Schutz vor Immobilienbetrug

Verdacht melden

Wohnungskautionsbetrug

Mit einer neuen Masche versuchen sich Betrüger an Wohnungssuchenden zu bereichern. Die Vorgehensweise: Betrüger mieten über ein Online-Portal, das Wohnungen für eine kurze Zeit vermittelt – wie etwa Airbnb –, eine Bleibe in guter Lage an. Zum Beispiel für zwei Wochen.

Der eigentliche Bewohner dieser Wohnung ist meist eine Privatperson, die während ihrer eigenen Abwesenheit ihre Wohnung an Urlaubsgäste weitervermieten. Sie ahnt nicht, dass ihre Wohnung von Betrügern für Abzockereien genutzt wird.
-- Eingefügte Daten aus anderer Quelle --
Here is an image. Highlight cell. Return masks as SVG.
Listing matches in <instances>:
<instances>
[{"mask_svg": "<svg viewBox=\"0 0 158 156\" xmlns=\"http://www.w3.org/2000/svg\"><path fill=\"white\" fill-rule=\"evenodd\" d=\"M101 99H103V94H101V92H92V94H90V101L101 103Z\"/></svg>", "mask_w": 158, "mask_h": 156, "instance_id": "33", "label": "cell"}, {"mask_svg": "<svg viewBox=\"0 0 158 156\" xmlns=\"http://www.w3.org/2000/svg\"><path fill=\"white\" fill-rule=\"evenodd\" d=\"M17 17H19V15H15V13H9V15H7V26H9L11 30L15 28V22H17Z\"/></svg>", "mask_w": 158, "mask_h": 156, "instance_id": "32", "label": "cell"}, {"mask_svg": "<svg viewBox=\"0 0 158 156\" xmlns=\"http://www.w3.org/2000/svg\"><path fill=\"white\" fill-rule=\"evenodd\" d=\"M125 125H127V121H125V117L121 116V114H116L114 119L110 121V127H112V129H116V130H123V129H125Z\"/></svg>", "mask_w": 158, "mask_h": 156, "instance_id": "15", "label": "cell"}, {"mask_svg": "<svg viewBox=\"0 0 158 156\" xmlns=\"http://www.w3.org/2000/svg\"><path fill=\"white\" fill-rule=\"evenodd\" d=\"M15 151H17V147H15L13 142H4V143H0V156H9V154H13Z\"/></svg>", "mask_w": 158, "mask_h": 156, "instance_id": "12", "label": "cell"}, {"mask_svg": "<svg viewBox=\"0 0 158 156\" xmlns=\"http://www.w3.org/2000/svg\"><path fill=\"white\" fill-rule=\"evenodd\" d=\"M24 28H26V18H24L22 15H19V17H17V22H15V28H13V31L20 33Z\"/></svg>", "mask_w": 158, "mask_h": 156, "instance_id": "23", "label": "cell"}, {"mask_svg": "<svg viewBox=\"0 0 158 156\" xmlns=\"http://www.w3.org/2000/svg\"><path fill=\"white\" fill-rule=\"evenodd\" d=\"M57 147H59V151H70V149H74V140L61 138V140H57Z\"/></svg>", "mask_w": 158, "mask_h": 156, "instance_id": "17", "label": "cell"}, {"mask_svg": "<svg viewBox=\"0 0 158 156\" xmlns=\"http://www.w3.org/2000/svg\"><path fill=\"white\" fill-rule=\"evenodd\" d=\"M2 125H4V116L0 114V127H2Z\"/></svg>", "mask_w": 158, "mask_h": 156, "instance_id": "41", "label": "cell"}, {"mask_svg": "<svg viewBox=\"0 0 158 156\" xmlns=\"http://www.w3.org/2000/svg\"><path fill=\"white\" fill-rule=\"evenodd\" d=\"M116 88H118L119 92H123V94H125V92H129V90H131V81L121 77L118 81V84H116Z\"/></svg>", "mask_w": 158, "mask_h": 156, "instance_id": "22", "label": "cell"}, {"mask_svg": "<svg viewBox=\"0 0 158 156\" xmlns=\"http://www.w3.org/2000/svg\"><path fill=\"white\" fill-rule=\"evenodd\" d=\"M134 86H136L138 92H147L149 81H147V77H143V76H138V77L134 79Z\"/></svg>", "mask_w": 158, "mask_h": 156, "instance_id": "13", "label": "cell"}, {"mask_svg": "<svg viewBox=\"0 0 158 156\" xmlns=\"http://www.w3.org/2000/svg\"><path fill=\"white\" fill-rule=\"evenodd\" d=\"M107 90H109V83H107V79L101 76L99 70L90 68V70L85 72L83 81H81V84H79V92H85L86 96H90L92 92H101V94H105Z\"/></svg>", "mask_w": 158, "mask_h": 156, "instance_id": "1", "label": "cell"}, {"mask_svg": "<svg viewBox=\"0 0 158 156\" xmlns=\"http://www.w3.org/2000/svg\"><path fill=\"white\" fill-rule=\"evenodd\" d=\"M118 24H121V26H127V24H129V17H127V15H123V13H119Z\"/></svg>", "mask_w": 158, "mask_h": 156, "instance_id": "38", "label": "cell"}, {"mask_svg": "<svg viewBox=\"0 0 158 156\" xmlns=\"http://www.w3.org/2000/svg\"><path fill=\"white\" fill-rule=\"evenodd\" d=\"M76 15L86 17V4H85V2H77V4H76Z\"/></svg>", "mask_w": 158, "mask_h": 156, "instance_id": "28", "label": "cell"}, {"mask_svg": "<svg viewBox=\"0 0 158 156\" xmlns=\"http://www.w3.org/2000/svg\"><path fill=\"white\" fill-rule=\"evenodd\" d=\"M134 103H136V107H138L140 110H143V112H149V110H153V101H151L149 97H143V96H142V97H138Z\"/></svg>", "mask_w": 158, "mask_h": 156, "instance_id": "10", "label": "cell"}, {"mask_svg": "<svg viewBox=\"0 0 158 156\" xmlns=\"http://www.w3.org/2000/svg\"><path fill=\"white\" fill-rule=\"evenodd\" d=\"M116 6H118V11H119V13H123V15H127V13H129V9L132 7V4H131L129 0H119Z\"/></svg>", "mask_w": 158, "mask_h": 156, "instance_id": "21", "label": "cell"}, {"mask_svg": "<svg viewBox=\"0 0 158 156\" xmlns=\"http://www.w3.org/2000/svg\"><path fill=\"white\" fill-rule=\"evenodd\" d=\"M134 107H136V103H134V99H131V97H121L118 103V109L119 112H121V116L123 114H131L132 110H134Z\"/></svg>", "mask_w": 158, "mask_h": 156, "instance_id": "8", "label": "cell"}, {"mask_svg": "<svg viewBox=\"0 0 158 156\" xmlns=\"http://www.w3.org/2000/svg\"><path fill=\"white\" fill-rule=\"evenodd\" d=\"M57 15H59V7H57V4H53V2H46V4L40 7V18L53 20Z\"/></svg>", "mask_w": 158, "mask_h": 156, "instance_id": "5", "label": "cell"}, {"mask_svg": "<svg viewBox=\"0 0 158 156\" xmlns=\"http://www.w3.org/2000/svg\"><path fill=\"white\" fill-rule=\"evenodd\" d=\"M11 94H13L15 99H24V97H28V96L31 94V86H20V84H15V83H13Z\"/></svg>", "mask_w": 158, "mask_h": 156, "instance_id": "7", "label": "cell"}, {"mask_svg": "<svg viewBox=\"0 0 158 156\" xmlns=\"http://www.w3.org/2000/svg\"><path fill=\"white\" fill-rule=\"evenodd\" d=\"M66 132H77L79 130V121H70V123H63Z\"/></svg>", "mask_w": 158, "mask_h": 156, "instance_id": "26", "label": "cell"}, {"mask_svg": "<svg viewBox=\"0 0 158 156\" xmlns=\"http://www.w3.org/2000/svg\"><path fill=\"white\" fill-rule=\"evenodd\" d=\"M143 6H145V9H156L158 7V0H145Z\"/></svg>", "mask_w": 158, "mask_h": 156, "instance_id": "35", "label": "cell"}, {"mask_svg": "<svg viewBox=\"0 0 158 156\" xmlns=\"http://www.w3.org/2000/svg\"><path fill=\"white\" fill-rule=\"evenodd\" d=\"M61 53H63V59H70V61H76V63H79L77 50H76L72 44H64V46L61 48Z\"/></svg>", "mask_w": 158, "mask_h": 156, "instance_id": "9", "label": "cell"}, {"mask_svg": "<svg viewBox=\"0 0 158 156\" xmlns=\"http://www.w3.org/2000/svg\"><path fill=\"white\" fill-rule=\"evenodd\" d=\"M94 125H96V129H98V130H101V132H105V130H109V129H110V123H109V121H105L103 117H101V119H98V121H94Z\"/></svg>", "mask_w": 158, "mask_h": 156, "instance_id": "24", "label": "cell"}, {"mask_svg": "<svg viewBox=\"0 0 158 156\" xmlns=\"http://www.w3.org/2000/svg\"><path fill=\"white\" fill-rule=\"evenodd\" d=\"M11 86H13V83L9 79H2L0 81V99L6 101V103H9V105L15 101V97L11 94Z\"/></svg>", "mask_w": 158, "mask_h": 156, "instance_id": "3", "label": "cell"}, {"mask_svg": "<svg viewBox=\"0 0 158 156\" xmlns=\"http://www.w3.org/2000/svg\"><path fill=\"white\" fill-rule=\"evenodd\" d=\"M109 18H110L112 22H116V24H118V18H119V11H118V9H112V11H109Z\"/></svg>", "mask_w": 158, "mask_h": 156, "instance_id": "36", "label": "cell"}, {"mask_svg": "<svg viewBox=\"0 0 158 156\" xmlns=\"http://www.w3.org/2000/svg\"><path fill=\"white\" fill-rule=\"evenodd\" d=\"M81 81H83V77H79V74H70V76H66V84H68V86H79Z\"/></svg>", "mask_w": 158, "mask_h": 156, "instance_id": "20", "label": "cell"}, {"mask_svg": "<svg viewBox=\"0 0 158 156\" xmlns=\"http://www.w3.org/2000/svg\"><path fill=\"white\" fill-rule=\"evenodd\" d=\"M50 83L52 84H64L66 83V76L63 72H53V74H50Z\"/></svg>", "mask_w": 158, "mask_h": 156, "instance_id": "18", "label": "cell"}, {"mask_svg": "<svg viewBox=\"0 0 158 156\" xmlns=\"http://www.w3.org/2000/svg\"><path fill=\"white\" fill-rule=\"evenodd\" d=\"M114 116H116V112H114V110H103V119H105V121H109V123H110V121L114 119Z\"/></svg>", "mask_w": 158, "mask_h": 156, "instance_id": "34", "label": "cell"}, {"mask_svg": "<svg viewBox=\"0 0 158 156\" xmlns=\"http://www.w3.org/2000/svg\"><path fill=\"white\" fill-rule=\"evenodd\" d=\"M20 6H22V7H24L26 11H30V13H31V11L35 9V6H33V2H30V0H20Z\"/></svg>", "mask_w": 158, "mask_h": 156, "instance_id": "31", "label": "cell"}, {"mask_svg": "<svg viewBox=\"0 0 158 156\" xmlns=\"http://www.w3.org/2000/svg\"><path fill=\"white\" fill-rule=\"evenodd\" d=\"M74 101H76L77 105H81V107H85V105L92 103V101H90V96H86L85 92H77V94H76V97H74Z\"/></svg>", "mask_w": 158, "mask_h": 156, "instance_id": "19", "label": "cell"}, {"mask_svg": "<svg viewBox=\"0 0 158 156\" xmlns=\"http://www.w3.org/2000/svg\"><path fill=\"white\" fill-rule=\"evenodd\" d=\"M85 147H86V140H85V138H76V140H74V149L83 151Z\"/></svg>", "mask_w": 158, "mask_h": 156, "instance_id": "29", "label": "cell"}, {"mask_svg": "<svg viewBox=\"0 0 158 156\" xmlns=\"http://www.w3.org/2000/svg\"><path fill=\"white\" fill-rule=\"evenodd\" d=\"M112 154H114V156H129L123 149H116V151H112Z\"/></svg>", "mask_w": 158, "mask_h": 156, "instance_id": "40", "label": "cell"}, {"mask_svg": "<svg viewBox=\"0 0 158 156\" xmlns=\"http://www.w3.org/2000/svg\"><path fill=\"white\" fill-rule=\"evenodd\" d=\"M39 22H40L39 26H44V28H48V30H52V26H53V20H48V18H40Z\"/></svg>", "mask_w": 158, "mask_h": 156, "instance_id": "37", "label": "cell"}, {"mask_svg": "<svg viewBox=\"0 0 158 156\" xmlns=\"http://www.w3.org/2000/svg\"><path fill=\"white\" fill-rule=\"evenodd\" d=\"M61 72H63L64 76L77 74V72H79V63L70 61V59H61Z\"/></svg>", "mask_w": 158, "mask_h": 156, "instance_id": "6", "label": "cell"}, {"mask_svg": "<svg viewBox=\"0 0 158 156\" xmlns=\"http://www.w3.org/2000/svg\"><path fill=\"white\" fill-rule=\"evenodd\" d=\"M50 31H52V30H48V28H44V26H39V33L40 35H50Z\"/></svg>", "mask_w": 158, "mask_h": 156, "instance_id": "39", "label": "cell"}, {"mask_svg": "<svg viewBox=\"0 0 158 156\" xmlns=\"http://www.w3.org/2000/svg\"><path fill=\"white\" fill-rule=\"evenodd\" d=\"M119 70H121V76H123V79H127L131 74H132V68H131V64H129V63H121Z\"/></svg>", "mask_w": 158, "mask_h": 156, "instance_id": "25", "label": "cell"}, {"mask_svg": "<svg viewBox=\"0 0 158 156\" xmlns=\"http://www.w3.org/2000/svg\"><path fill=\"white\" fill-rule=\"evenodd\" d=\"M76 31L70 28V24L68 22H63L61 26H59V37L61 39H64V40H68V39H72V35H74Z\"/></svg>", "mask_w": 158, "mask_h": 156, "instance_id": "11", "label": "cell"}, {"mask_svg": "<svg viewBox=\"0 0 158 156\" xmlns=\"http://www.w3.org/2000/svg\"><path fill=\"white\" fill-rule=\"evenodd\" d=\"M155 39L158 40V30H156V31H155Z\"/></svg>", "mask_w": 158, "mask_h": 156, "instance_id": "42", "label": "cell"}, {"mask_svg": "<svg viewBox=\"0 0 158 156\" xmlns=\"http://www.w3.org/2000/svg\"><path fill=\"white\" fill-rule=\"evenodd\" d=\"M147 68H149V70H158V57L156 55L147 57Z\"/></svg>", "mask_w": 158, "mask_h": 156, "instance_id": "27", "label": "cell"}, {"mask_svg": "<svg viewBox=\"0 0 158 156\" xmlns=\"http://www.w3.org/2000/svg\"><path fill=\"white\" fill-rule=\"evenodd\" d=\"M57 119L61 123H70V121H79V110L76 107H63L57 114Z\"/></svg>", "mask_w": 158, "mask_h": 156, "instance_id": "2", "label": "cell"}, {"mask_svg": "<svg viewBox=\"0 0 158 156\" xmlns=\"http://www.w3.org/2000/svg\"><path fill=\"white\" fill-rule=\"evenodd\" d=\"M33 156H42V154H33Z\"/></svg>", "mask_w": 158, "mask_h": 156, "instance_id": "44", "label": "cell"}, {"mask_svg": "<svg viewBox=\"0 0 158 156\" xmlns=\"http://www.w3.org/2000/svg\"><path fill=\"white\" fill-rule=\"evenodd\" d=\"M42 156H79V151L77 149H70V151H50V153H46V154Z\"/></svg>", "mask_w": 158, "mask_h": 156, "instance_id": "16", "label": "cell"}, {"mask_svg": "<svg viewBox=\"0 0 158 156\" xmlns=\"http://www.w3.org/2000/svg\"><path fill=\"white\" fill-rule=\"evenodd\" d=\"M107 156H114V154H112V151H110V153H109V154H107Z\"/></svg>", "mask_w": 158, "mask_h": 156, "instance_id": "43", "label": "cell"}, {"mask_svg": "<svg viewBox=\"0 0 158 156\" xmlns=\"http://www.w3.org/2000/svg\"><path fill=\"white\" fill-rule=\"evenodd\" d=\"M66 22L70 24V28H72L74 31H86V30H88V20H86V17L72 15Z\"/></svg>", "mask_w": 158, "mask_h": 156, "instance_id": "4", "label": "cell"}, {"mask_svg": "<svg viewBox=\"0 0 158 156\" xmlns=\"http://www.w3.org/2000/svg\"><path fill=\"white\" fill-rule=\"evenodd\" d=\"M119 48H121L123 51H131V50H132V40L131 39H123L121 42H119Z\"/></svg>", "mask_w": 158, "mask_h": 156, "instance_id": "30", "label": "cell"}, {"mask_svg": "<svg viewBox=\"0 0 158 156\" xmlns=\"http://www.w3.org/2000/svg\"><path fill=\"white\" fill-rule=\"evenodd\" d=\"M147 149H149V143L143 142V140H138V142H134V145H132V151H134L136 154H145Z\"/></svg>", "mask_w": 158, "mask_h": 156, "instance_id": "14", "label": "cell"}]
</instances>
Doppelter Fake: Betrüger statt Urlauber – Betrüger statt Vermieter

Diejenigen, die die Wohnung anmieten, wollen mitnichten ihren Urlaub dort verbringen. Sie nutzen vielmehr die Mietzeit, um die Wohnung als frei werdende Mietwohnung anzubieten. Dafür wird ein professionelles Exposé erstellt und auf einem Immobilienportal wie zum Beispiel immowelt.de eingestellt. Es werden Besichtigungstermine mit vielen Interessenten ausgemacht – Zeit genug dafür ist ja.

Vor Ort wird die Wohnung von einem angeblichen Makler, seriös im Auftritt und gut gekleidet, vorgestellt. Schon kurz nach dem Termin erhalten alle Interessenten die Zusage: Sie müssen nur die Kaution und eine Ablöse für die Küche vorab zahlen.

Tun sie das, sind sie ihr Geld los: Drei Monatsmieten und die Küchenablöse summieren sich schnell auf einen mittleren vierstelligen Betrag.

Der neue Trick ist besonders perfide, weil hier – anders als es bei anderen Betrugsmaschen üblich ist  – tatsächlich existente Wohnungen angeboten werden und ein persönlicher Kontakt stattfindet.

So schützen Sie sich vor Wohnungskautionsbetrug

1. Kaution erst bezahlen, wenn der Mietvertrag unterschrieben ist.
Zunächst einmal: Es ist unüblich, dass die Kaution schon vor Beginn des Mietverhältnisses gezahlt werden soll. Hier soll sie sogar bereits vor Abschluss des Mietvertrags gezahlt werden. Ein solches Vorgehen ist  gesetzlich unzulässig und ein absolutes Warnzeichen. Laut Gesetz kann der Mieter die Mietkaution mit Beginn des Mietverhältnisses in drei gleich hohen Monatsraten zahlen. Sie ist getrennt vom Vermögen des Vermieters anzulegen (§ 551 BGB).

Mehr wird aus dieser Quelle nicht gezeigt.